Things to do
**A.** Translate this sentence from the MDFactory parametrization guide into Spanish: "This guide explains how to add support for new force field parametrization methods in MDFactory."
**B.** Extend the MDFactory parametrization guide, picking up right after its final line.

Top of Text segment

Adding Parametrization Methods
How to add new force field parametrization interfaces to MDFactory
This guide explains how to add support for new force field parametrization methods in MDFactory.
Currently, MDFactory only supports GROMACS as an MD engine. When adding a new parametrization method, you'll implement it for GROMACS first. Support for other engines can be added later following the same patterns.
Architecture overview
The parametrization system consists of three main components:
- Config models (
mdfactory/models/parametrization.py): Define configuration options - Parametrize functions (
mdfactory/parametrize.py): Generate parameters from species - Parameter sets (
GromacsSingleMoleculeParameterSet): Store generated parameters
Step 1: Create a configuration model
First, define a Pydantic model for your parametrization configuration in mdfactory/models/parametrization.py:
from pydantic import BaseModel, ConfigDict, Field
class MyForceFieldConfig(BaseModel):
"""Configuration for MyForceField parametrization."""
model_config = ConfigDict(extra="forbid", frozen=True)
forcefield_version: str = Field(
"1.0",
description="Force field version to use",
)
charge_method: str = Field(
"am1bcc",
description="Partial charge assignment method",
)
# Add other configuration options as neededKey requirements:
- Use
extra="forbid"to catch typos in config keys - Use
frozen=Truefor immutability (enables hashing) - Provide sensible defaults
- Add clear descriptions
Step 2: Update the union type
Add your config to the union type in GromacsSingleMoleculeParameterSet:
class GromacsSingleMoleculeParameterSet(BaseModel):
model_config = ConfigDict(extra="forbid", frozen=True)

Bottom of Text segment
Top of Dataset records

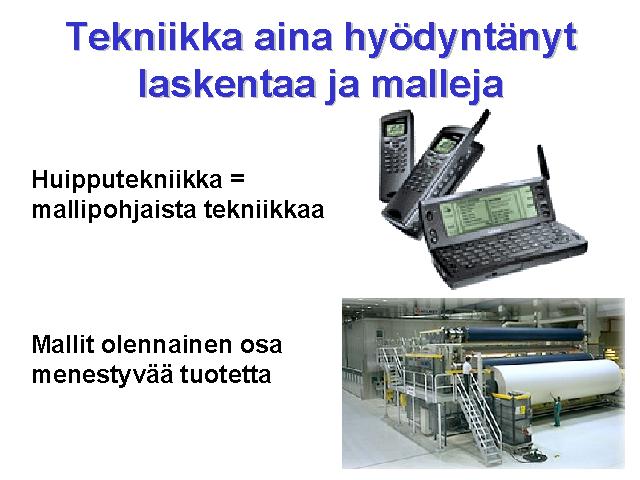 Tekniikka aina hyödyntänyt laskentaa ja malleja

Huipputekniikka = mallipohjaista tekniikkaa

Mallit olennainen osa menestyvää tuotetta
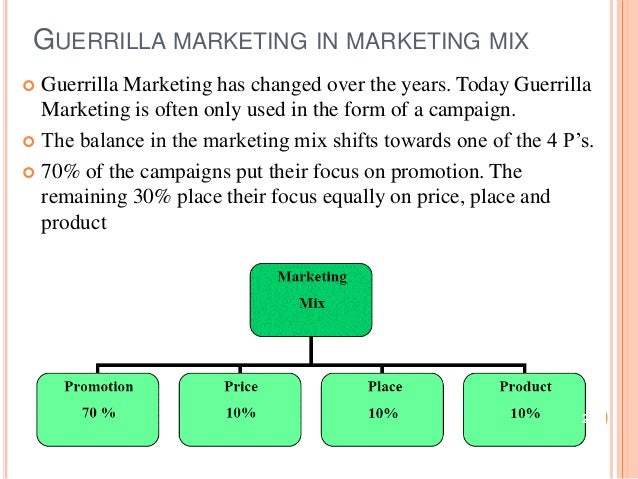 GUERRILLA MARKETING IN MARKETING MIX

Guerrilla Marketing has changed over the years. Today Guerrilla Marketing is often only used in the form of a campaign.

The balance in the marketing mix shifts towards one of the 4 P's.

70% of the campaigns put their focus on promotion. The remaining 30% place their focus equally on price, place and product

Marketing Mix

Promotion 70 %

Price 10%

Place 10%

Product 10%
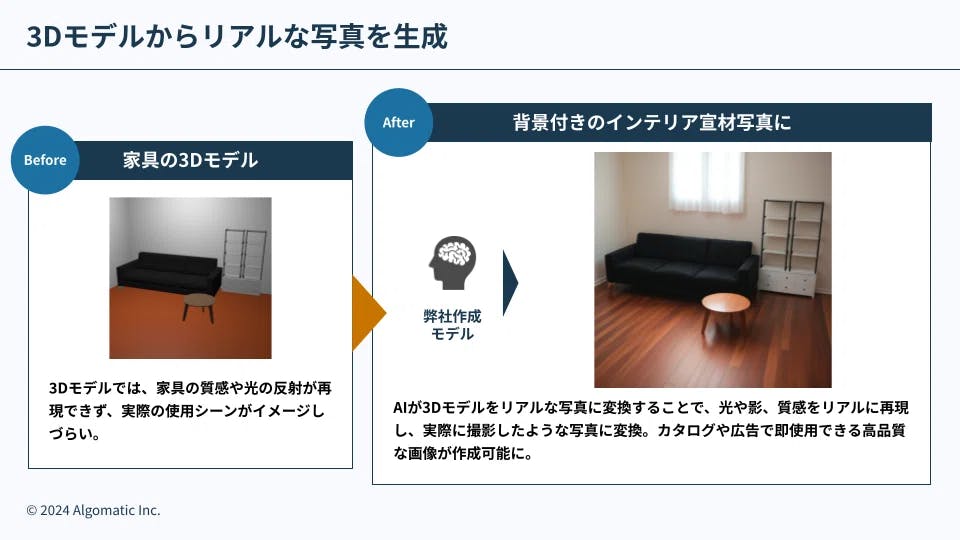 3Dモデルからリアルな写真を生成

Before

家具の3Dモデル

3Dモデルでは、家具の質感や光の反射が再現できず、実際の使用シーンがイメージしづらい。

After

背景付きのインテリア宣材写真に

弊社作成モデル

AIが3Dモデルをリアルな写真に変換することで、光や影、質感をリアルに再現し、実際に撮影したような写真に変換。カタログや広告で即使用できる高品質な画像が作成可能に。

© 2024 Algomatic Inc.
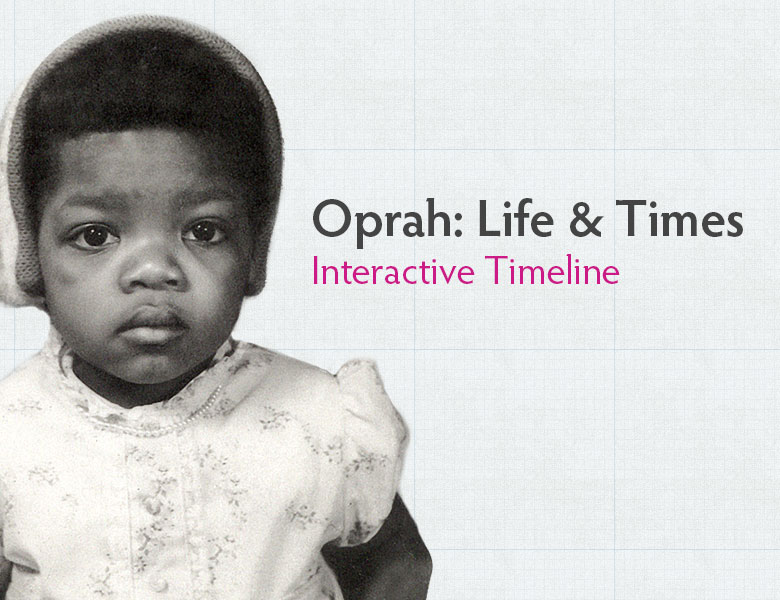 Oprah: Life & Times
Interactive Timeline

Bottom of Dataset records
Top of Dataset records

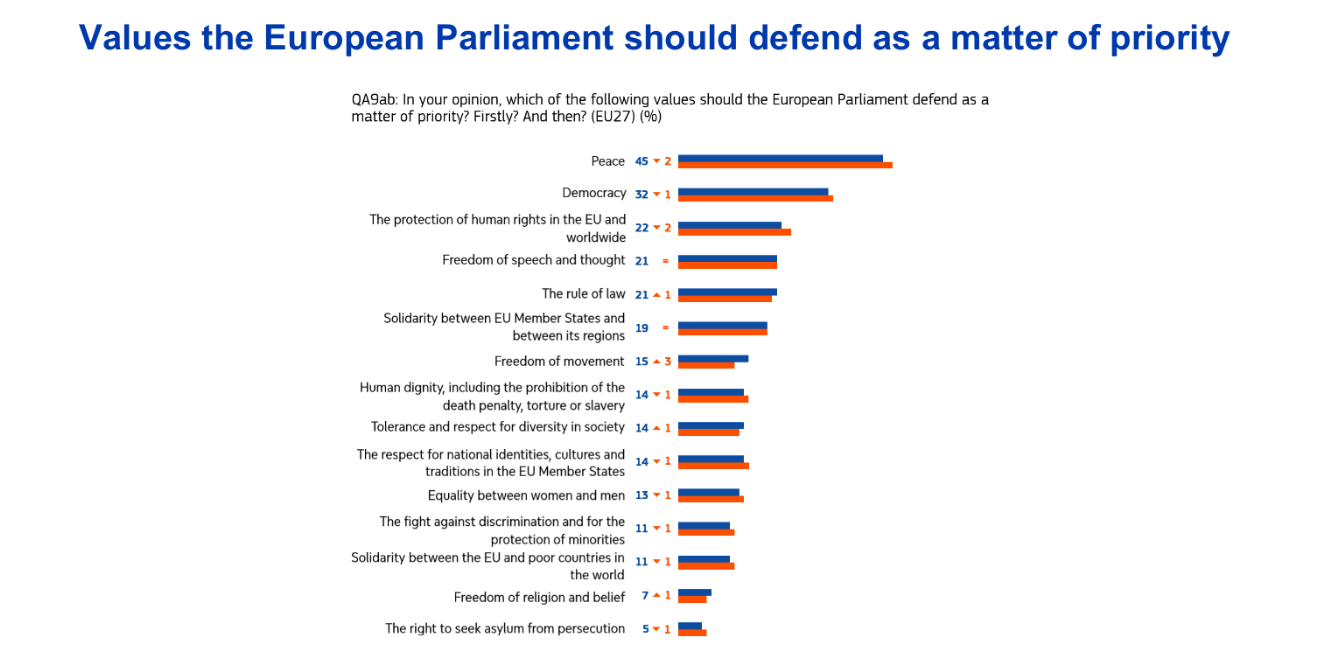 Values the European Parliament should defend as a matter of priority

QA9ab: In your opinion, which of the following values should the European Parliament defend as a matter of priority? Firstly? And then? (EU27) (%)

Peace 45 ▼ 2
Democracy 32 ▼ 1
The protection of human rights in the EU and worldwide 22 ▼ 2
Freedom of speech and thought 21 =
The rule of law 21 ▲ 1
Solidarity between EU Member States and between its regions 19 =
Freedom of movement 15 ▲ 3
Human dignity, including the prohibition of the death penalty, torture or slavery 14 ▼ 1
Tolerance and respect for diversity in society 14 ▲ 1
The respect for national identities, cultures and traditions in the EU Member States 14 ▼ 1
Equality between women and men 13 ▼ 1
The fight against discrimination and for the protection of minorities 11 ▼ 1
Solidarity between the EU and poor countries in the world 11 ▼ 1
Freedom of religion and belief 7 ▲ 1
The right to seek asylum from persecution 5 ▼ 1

Bottom of Dataset records

Results of the exercise
**A.** Esta guía explica cómo añadir compatibilidad con nuevos métodos de parametrización de campos de fuerza en MDFactory.

**B.**
moleculetype: str
smiles: str
parametrization: Literal["cgenff", "smirnoff", "myforcefield"] # Add here
parametrization_config: SmirnoffConfig | CgenffConfig | MyForceFieldConfig # Add here
itp: AbsoluteFilePath
parameter_itp: Optional[AbsoluteFilePath]
forcefield_itp: Optional[AbsoluteFilePath]Step 3: Implement the parametrization function
Create the parametrization function in mdfactory/parametrize.py:
from .models.parametrization import MyForceFieldConfig, GromacsSingleMoleculeParameterSet
from .models.species import SingleMoleculeSpecies
from typing import Optional
def parametrize_myforcefield_gromacs(
species: SingleMoleculeSpecies,
config: Optional[MyForceFieldConfig] = None,
) -> GromacsSingleMoleculeParameterSet:
"""
Parametrize a molecule using MyForceField.
Parameters
----------
species : SingleMoleculeSpecies
The molecule species to parametrize.
config : MyForceFieldConfig, optional
Configuration options. Uses defaults if None.
Returns
-------
GromacsSingleMoleculeParameterSet
The parameter set with paths to generated files.
"""
# Use defaults if no config provided
if config is None:
config = MyForceFieldConfig()
# Set up cache directory
# Structure: parameter_store/gromacs/myforcefield/{version}/{mol_hash}/
version_hash = config.forcefield_version.replace(".", "_")
pardir = config.parameter_store / "gromacs" / "myforcefield" / version_hash
pardir.mkdir(parents=True, exist_ok=True)
# Handle special cases first
if species.is_water:
return _parametrize_water(species, config, pardir)
if species.is_ion:
return _parametrize_ion(species, config, pardir)
# Regular molecule parametrization
workdir = pardir / species.hash
itp_path = workdir / f"{species.hash}.itp"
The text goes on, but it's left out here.